INSTRUÇÕES A SEGUIR – Modifique o trecho entre "Por Jorge Pereira" e "atitude da arquiteta.", inclusive, trocando "arquibancada" por "plateia", e apresente a passagem resultante.

TRECHO PARA LEITURA –
■ ■ ■ ■ ■ ■ ■
Taxa Tobin também para a questão urbana?

Foi o cientista político italiano Cesare Ottolini quem lançou a idéia acima. "Que tal atacar esses fundos de pensão que têm 13 trilhões de dólares?" Para ele, essa "mixaria" bastaria para acabar com o problema da habitação no mundo

Por Jorge Pereira Filho

Porto Alegre, 4 de fevereiro de 2002 - Eram pouco mais de 10 horas. Ermínia Maricato, professora da Faculdade de Arquitetura e Urbanismo da USP, interrompeu a Conferência sobre Cidades, Populações Urbanas e disse com voz firme, nítida, pausada: "gostaria, agora, de prestar uma homenagem ao Movimento Nacional pela Luta para Moradia, que ajudei a fundar e ontem participou de uma ocupação de um prédio público que não estava sendo utilizado aqui em Porto Alegre. Ermínia levantou-se e vestiu uma camisa vermelha. Palmas, urros. E do alto de seus quase 1,60, cabelos curtos, completou: "Queremos que a lei nacional que fala do aproveitamento de prédios públicos subutilizados seja cumprida!" O público, sentado na arquibancada, aplaudia entusiasmado a atitude da arquiteta.
■ ■ ■ ■ ■ ■ ■
DADOS FORNECIDOS –

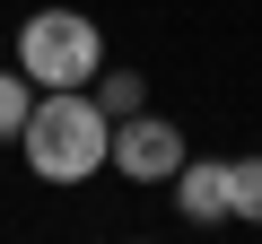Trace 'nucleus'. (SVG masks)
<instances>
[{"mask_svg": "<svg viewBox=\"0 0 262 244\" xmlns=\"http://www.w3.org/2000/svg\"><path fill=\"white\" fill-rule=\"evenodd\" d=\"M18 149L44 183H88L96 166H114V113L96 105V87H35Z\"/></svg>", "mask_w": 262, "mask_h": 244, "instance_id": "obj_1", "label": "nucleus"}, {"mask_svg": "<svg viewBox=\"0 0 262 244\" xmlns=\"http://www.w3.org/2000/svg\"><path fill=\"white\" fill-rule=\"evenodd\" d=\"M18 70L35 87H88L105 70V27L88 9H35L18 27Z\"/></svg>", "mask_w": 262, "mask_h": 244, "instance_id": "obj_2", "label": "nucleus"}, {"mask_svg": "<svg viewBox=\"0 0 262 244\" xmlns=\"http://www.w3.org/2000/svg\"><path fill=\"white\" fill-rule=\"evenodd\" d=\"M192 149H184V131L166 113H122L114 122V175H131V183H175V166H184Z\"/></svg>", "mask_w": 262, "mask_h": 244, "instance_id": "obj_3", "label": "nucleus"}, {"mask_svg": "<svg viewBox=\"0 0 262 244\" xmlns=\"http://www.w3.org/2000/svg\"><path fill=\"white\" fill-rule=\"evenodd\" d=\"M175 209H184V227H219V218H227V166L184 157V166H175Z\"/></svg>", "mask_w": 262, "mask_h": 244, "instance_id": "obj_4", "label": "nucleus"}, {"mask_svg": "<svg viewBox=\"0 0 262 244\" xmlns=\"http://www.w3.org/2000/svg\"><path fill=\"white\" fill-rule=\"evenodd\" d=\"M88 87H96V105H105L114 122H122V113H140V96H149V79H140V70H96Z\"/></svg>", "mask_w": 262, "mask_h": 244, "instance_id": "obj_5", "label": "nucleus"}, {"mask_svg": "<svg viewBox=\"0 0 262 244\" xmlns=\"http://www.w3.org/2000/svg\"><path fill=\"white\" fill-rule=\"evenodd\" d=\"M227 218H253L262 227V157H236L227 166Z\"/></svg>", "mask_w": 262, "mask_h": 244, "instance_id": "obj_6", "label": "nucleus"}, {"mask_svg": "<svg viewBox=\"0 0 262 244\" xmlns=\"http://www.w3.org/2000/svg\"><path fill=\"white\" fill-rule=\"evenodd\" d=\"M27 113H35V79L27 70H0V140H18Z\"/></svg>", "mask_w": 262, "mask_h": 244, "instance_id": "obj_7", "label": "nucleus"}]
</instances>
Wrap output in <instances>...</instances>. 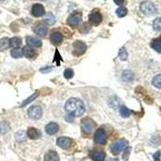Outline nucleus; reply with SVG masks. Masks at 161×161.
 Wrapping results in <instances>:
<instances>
■ ■ ■ ■ ■ ■ ■
RESULTADO DA TAREFA –
Por Jorge Pereira Filho

Porto Alegre, 4 de fevereiro de 2002 - Eram pouco mais de 10 horas. Ermínia Maricato, professora da Faculdade de Arquitetura e Urbanismo da USP, interrompeu a Conferência sobre Cidades, Populações Urbanas e disse com voz firme, nítida, pausada: "gostaria, agora, de prestar uma homenagem ao Movimento Nacional pela Luta para Moradia, que ajudei a fundar e ontem participou de uma ocupação de um prédio público que não estava sendo utilizado aqui em Porto Alegre. Ermínia levantou-se e vestiu uma camisa vermelha. Palmas, urros. E do alto de seus quase 1,60, cabelos curtos, completou: "Queremos que a lei nacional que fala do aproveitamento de prédios públicos subutilizados seja cumprida!" O público, sentado na plateia, aplaudia entusiasmado a atitude da arquiteta.